Gold Prices At Risk If US Jobs Data Cools Fed Stimulus Prospects

Gold prices retreated after probing eight-year highs just below the $1800/oz figure. The drop came despite a weaker US Dollar – which frequently helps drive anti-fiat demand for the yellow metal – and seemed disconnected from price action in the pace-setting Treasury market.

Absent a readily identifiable catalyst from these standby catalysts, one possible explanation is that the downturn reflected pre-positioning before minutes from June’s FOMC meeting crossed the wires. The central bank signaled resistance to adding so-called ‘yield curve control’ to its stimulus mix at that sit-down.

The Minutes echoed that sentiment, with most policymakers instead preferring to strengthen ‘forward guidance’ as a lever of monetary accommodation.

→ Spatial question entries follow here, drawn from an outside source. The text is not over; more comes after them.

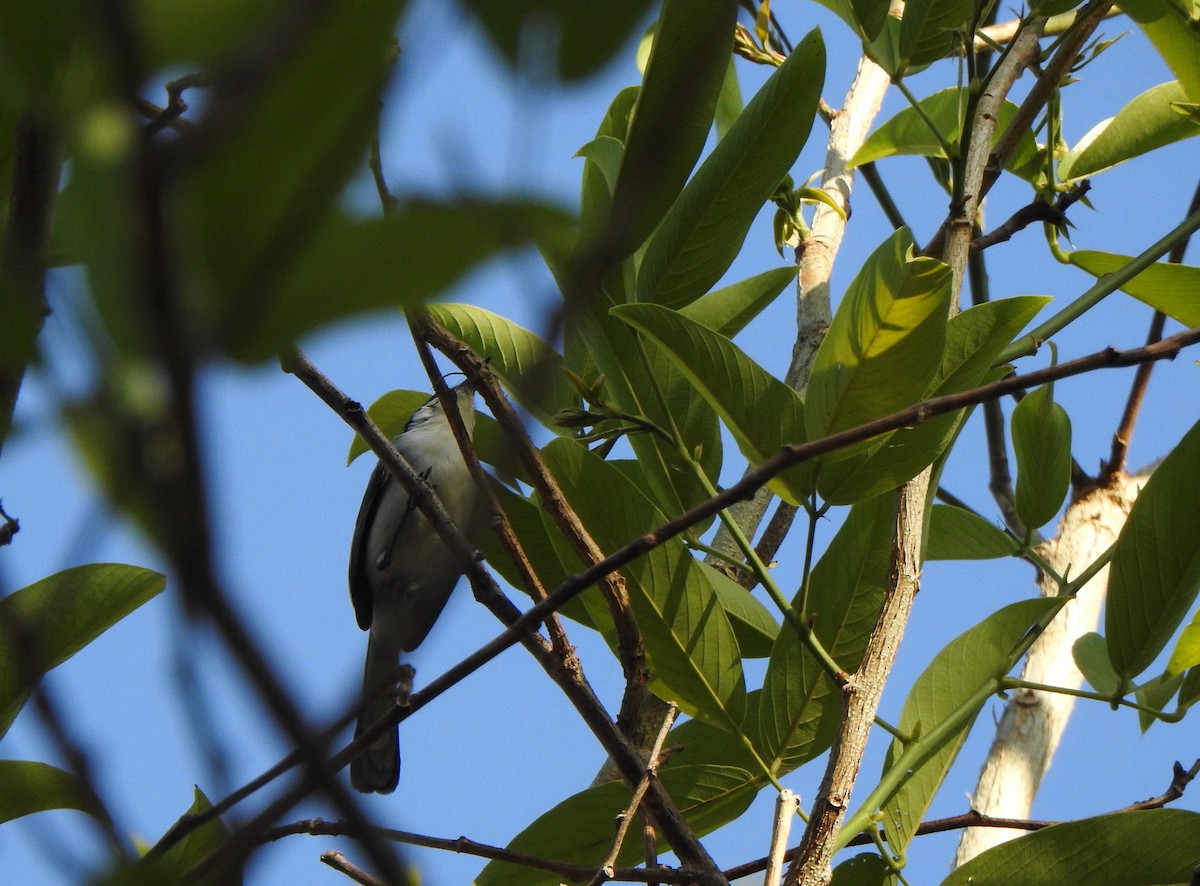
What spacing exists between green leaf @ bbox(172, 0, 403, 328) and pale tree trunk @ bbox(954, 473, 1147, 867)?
283 cm

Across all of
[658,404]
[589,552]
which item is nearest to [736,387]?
[658,404]

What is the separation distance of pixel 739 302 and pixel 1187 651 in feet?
2.65

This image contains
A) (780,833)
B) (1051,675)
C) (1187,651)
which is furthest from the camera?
(1051,675)

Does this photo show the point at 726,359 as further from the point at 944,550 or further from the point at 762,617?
the point at 944,550

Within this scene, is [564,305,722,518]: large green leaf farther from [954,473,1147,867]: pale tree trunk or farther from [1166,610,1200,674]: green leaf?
[954,473,1147,867]: pale tree trunk

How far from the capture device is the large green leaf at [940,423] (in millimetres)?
1320

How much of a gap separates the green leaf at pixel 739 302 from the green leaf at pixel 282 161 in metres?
1.54

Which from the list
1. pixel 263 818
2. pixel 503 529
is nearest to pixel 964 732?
pixel 503 529

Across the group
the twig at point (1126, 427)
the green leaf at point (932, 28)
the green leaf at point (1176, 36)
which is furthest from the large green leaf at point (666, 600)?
the twig at point (1126, 427)

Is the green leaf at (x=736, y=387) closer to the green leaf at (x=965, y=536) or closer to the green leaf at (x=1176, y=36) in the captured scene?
the green leaf at (x=965, y=536)

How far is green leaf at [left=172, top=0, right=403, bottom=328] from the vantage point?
0.31m

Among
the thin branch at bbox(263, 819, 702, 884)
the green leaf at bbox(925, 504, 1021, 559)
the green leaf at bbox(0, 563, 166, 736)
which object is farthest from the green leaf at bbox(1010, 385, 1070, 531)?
the green leaf at bbox(0, 563, 166, 736)

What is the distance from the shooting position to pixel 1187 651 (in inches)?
61.7

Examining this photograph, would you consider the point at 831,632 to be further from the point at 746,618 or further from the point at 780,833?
the point at 780,833
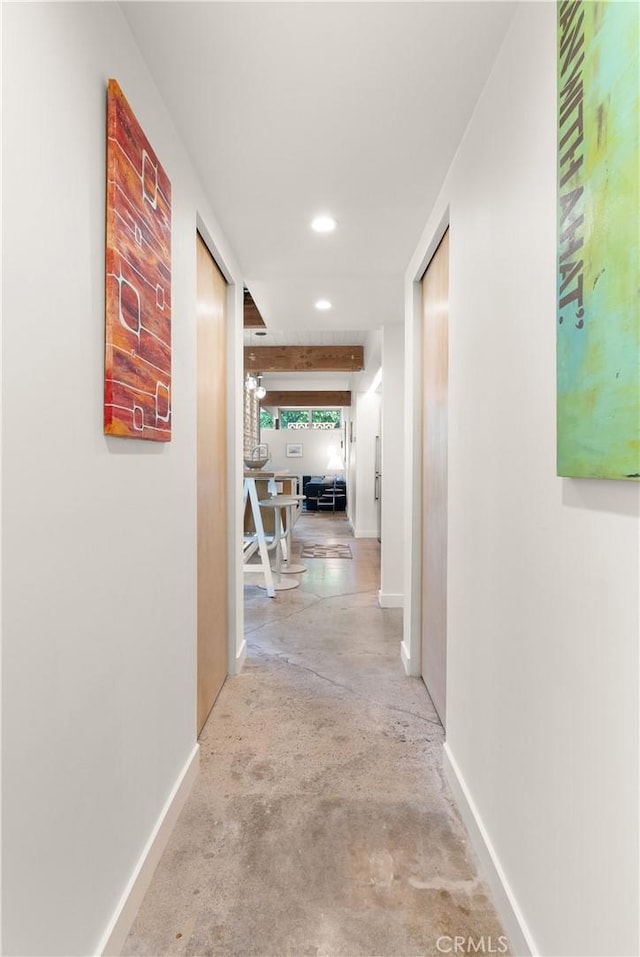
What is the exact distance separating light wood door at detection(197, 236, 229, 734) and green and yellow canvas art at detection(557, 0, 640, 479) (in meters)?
1.52

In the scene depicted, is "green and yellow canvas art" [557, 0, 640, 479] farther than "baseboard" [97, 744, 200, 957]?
No

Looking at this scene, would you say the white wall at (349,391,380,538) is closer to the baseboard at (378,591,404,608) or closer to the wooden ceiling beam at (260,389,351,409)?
the wooden ceiling beam at (260,389,351,409)

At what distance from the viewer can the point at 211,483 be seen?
2322 mm

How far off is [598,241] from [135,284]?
1.03m

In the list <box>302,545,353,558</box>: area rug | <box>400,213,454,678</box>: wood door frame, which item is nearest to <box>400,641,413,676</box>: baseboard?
<box>400,213,454,678</box>: wood door frame

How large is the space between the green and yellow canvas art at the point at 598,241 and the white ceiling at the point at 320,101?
0.52m

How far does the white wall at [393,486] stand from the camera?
158 inches

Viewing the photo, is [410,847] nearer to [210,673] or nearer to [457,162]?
[210,673]

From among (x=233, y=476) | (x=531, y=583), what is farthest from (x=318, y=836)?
(x=233, y=476)

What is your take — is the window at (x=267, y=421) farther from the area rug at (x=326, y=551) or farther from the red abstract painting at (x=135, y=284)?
the red abstract painting at (x=135, y=284)

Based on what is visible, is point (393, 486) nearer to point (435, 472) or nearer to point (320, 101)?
point (435, 472)

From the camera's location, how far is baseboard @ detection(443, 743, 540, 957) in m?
1.12

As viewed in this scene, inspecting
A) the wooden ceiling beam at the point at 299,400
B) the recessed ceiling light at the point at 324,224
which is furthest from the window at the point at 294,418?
the recessed ceiling light at the point at 324,224

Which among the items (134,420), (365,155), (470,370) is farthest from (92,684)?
(365,155)
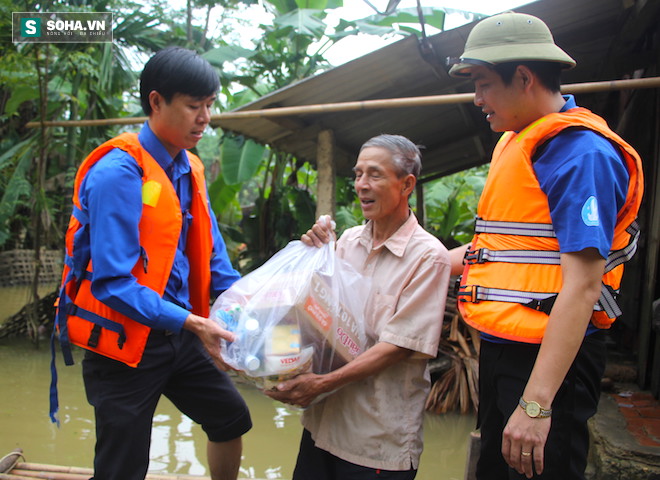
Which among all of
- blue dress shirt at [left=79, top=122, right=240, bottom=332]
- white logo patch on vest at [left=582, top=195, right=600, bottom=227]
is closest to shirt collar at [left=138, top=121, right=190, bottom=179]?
blue dress shirt at [left=79, top=122, right=240, bottom=332]

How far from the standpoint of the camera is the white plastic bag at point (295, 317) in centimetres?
176

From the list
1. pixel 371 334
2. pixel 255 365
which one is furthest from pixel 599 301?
pixel 255 365

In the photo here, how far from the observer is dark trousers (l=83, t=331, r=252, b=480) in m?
1.90

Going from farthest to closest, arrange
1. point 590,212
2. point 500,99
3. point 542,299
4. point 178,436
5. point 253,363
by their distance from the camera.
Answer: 1. point 178,436
2. point 253,363
3. point 500,99
4. point 542,299
5. point 590,212

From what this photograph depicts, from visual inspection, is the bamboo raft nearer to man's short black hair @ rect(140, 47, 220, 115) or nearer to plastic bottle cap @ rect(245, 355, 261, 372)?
plastic bottle cap @ rect(245, 355, 261, 372)

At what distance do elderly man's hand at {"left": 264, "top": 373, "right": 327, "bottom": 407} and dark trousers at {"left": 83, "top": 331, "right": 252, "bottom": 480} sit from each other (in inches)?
18.7

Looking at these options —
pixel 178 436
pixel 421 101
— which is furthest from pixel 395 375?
pixel 178 436

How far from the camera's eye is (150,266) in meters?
1.91

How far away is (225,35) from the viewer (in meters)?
14.3

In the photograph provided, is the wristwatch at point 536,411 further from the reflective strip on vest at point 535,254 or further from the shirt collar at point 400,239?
the shirt collar at point 400,239

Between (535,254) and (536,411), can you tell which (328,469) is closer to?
(536,411)

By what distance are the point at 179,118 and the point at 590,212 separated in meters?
1.37

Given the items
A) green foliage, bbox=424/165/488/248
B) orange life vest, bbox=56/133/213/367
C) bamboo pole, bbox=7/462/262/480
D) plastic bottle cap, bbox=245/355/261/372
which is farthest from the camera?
green foliage, bbox=424/165/488/248

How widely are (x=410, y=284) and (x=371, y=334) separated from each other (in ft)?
0.76
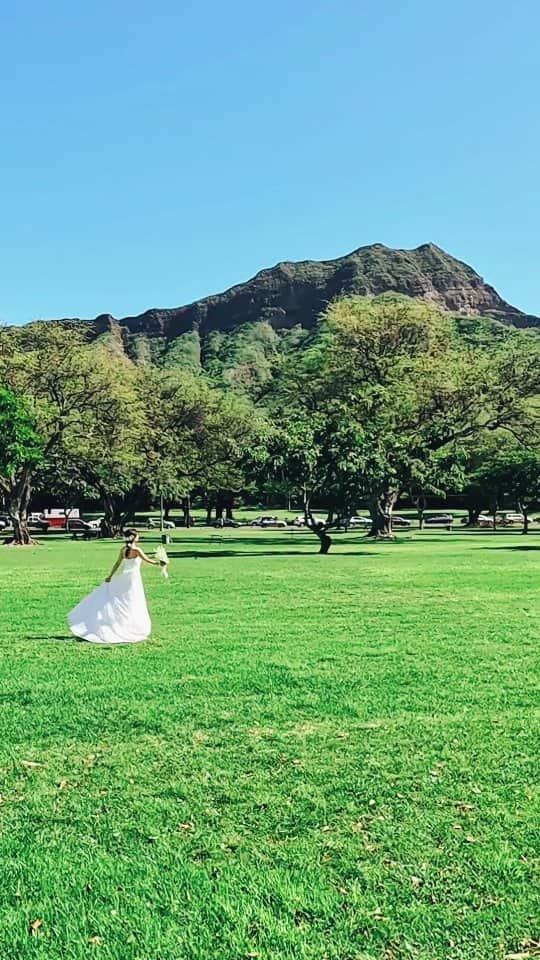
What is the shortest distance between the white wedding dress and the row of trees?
20800 mm

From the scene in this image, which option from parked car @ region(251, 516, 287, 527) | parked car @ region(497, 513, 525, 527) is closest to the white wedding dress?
parked car @ region(497, 513, 525, 527)

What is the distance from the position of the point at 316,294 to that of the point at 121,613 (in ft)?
491

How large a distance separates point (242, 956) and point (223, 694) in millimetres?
4605

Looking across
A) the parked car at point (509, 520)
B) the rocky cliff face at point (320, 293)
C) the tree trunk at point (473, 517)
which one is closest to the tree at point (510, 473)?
the tree trunk at point (473, 517)

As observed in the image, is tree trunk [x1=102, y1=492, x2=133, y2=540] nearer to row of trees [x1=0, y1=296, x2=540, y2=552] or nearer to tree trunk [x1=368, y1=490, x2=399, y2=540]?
row of trees [x1=0, y1=296, x2=540, y2=552]

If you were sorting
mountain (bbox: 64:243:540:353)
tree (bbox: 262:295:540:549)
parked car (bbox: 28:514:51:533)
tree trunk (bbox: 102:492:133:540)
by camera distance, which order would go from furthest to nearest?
mountain (bbox: 64:243:540:353)
parked car (bbox: 28:514:51:533)
tree trunk (bbox: 102:492:133:540)
tree (bbox: 262:295:540:549)

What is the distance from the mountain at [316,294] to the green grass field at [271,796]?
141 m

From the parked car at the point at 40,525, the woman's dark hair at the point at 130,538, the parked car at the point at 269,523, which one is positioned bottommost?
the parked car at the point at 40,525

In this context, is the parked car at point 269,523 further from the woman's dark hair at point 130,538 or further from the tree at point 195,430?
the woman's dark hair at point 130,538

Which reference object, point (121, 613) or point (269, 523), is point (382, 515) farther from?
point (121, 613)

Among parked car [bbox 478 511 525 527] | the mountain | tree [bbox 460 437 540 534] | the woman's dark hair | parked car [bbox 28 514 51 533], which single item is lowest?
parked car [bbox 28 514 51 533]

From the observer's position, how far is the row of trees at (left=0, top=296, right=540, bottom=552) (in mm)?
33344

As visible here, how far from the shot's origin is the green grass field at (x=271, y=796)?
12.0 ft

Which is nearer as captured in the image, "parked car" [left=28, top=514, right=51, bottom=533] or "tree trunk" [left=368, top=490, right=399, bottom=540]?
"tree trunk" [left=368, top=490, right=399, bottom=540]
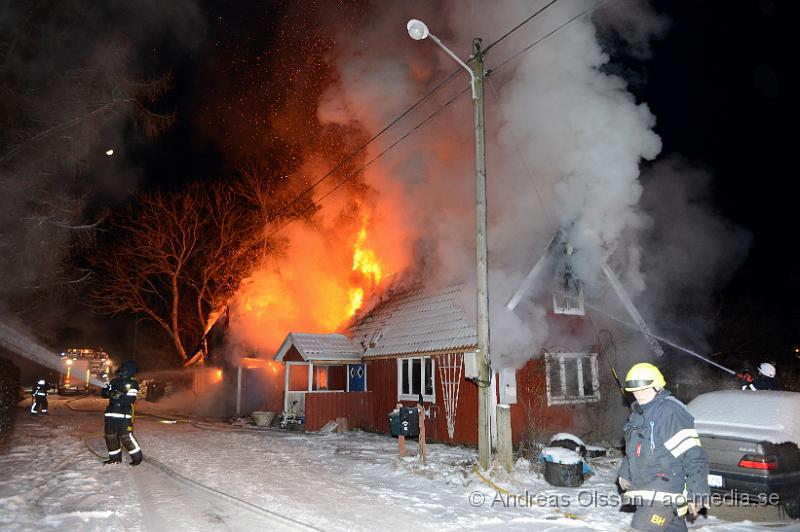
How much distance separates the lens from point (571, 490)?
27.3ft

That gold idled as soundbites from the document crossed the wires might imply that markets saw the outcome as in line with what has been priced in already.

Crude oil prices were little-changed, edging a hair lower but ultimately resting within a now-familiar choppy range near the $40/bbl figure. That is despite EIA inventory flow data showing US stockpiles unexpectedly shed nearly 7.2 million barrels to mark the largest weekly drop this year.


Looking ahead, June’s US labor market data is in focus. Analysts project a 3.06 million rise in nonfarm payrolls and a jobless rate of 12.5 percent, down from 13.3 percent in the prior month. While such outcomes certainly mark incremental improvement, they nevertheless point to an abysmal employment situation.

So, while adding over 3 million to payrolls would amount to the single best month of job creation since the Second World War, the total number of employed Americans would still amount to less than 140 million. That’s compared with a high of 152.4 million in February.

The markets may well interpret such results to mean that the incremental improvement will be enough to keep Fed policymakers on the sidelines even as the economy continues to suffer, souring sentiment. Commodities may turn lower as haven demand buoys the US Dollar in this scenario.